DASHBOARD Forums Other Movement Disorders PATHOPHYSIOLOGY OF PARKINSON’S Reply To: PATHOPHYSIOLOGY OF PARKINSON’S

  • Amy Bullen

    Member
    October 18, 2021 at 10:09 am

    It is unknown as to what causes the dopamine deficiency in the substantia nigra pars compacta cells in basal ganglia/midbrain of people with IPD. Diagnosis usually occurs between 55-65years of age (in which up to 60% of cells can already have perished), but symptoms can be present up to 20years prior.

    There are stages of progression of the disease: Braak Stages 1-2 (autonomic disturbances), 3-4 (sleep and motor disturbances), 5-6 (emotional and cognitive impairment) which correlate with progressive brain disease and infiltration of Lewy bodies.
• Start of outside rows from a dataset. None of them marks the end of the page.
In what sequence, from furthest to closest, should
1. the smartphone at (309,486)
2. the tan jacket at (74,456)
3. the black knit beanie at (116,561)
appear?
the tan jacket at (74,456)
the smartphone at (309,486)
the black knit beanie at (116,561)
    Clinical Diagnosis of IPD based on presence of primary motor impairments and non-motor symptoms, exclusion of other neurological conditions and response to medication.

    Primary motor impairments include: hypo/bradykinesia, tremor, rigidity, weakness, akinesia

    The types of IPD are: bradykinesia (target amplitude, scale, symmetry), tremor dominant (target forced use, motor output, high effort), agility impaired (target weight shift, agility, falls prevention, dynamic balance)

    Non motor impairments, such as depression, apathy, anxiety, cognitive impairment, autonomic system dysfunction can greatly affect quality of life.

    Secondary impairments like changes to mood, sedentary behaviours, and falls can also have a large impact.

    Medications don’t have an effect on disease progression, only on symptoms, and are thought to support neurorestoration only. However, if clients can move better, there is more potential for a training effect. Therefore, it is important for medications and exercise to work in partnership for optimising outcomes.